Records from a data collection:
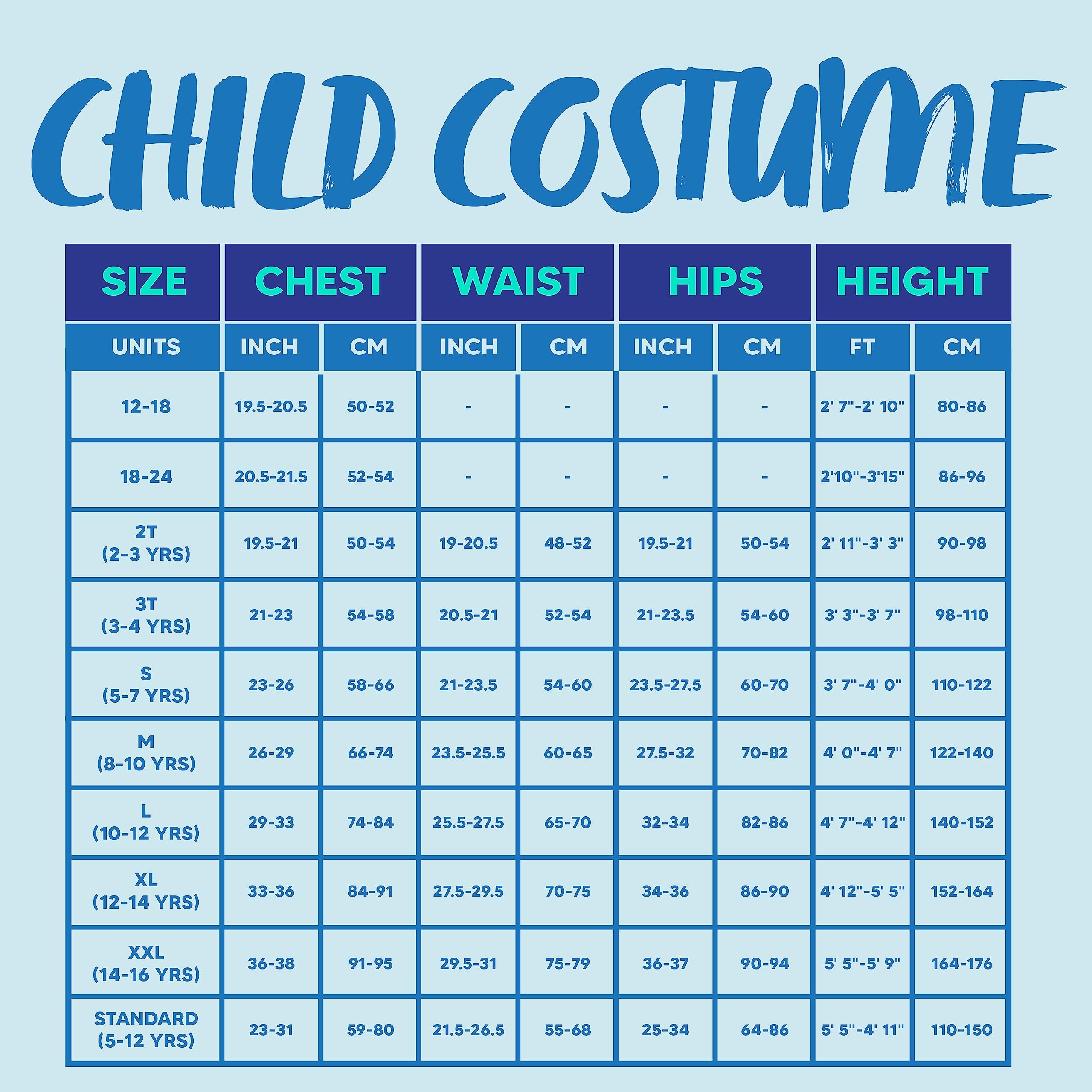 Foto 8 pulgar | Disfraz de Caballero Medieval Costume Spooktacular Creations para Niños De 5 A 7 Años - Venta Internacional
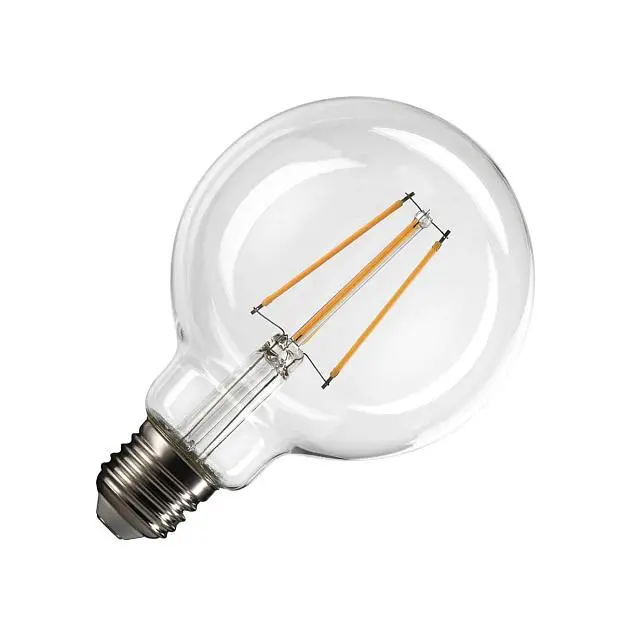 Лампа SLV 1005309 LED G95 E27 Лампа SLV 1005309 LED G95 E27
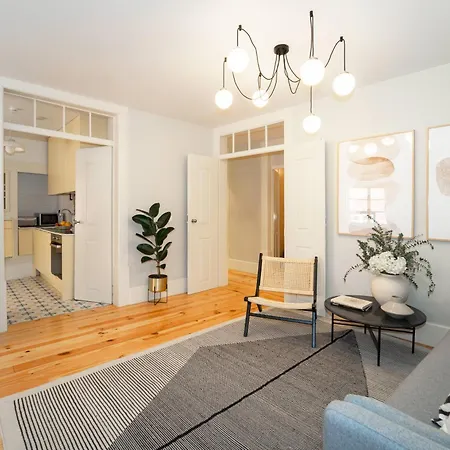Entre Ruas Apart-hotel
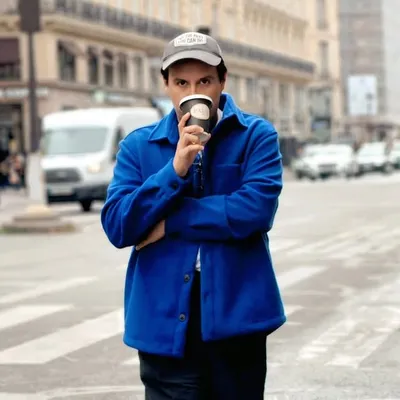 Paul Moncayo profile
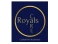 Logo de Royals Care Cuidadores para Idosos e Suporte Hospitalar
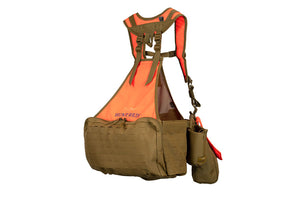 Deviate Drifter 2.0 - Blaze Orange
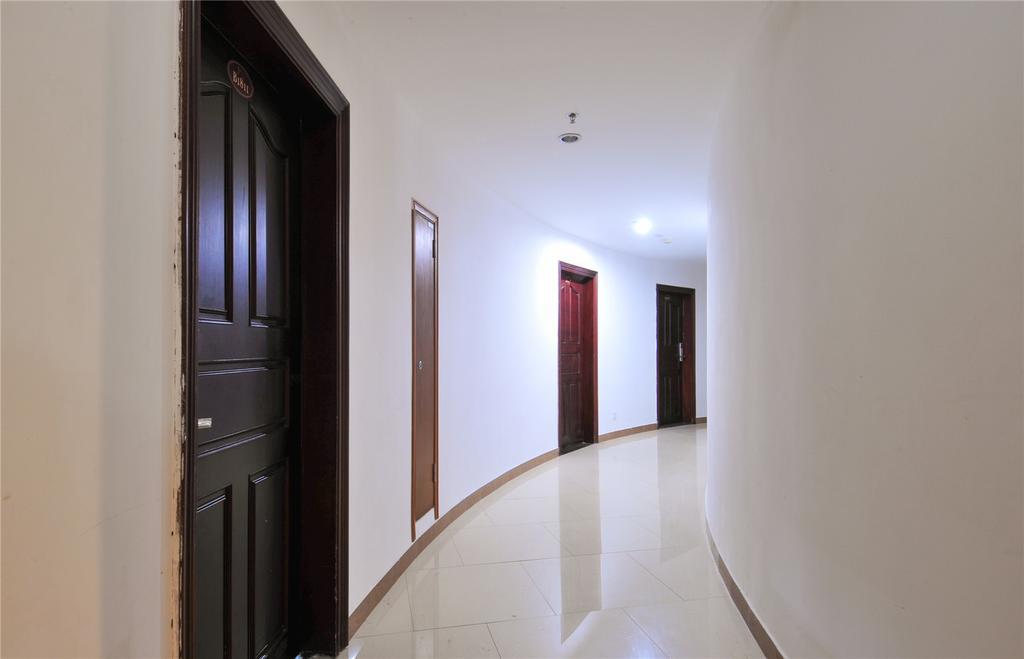 Sanya 1119 Theme Apartment מראה חיצוני תמונה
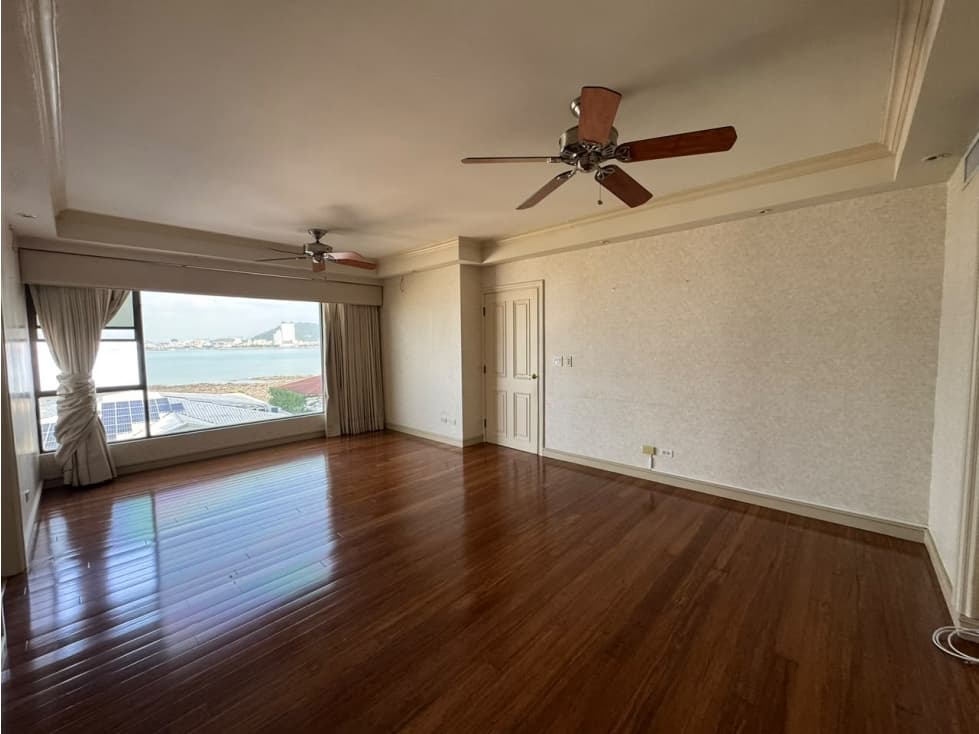 PH Maresias, Se Vende Apartamento en Punta Paitilla — foto 6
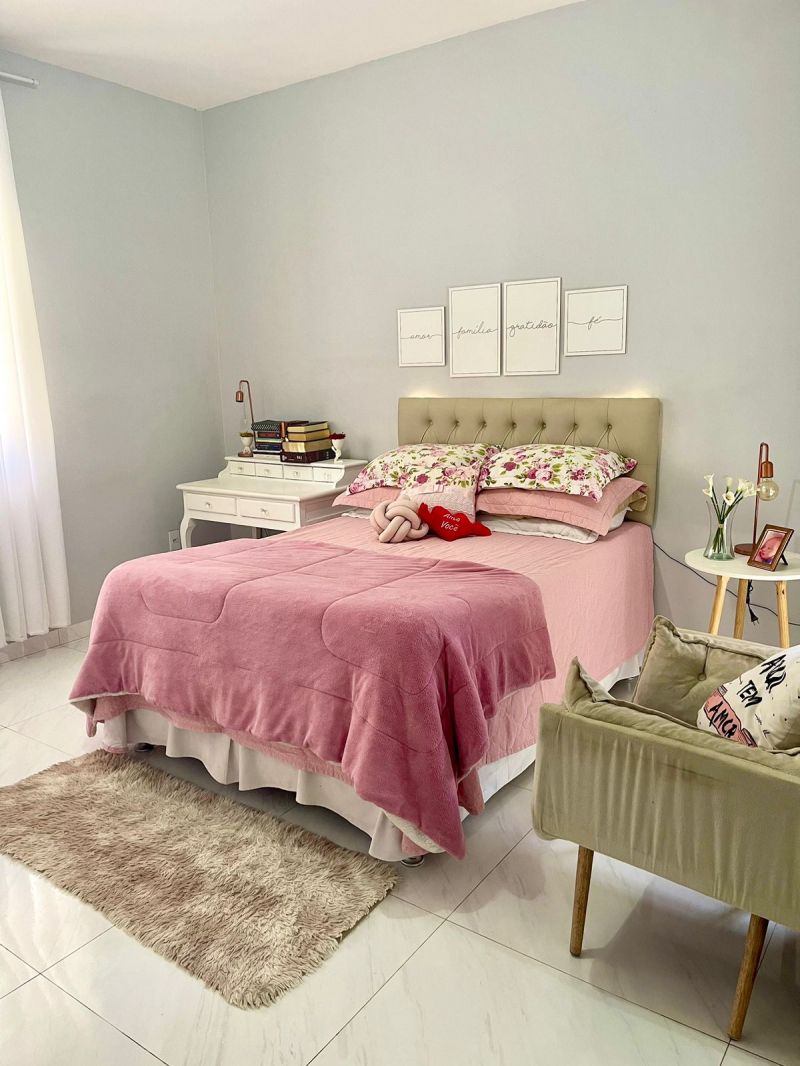 Casa Duplex com fino acabamento!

▶ _PROBLEM TO SOLVE_: Can you update every row above by replacing "Apartamento" with "Departamento" and keeping everything else the same? Leave the pictures out of your answer.

▶ _PROBLEM SOLUTION_:
 Foto 8 pulgar | Disfraz de Caballero Medieval Costume Spooktacular Creations para Niños De 5 A 7 Años - Venta Internacional
 Лампа SLV 1005309 LED G95 E27 Лампа SLV 1005309 LED G95 E27
Entre Ruas Apart-hotel
 Paul Moncayo profile
 Logo de Royals Care Cuidadores para Idosos e Suporte Hospitalar
 Deviate Drifter 2.0 - Blaze Orange
 Sanya 1119 Theme Apartment מראה חיצוני תמונה
 PH Maresias, Se Vende Departamento en Punta Paitilla — foto 6
 Casa Duplex com fino acabamento!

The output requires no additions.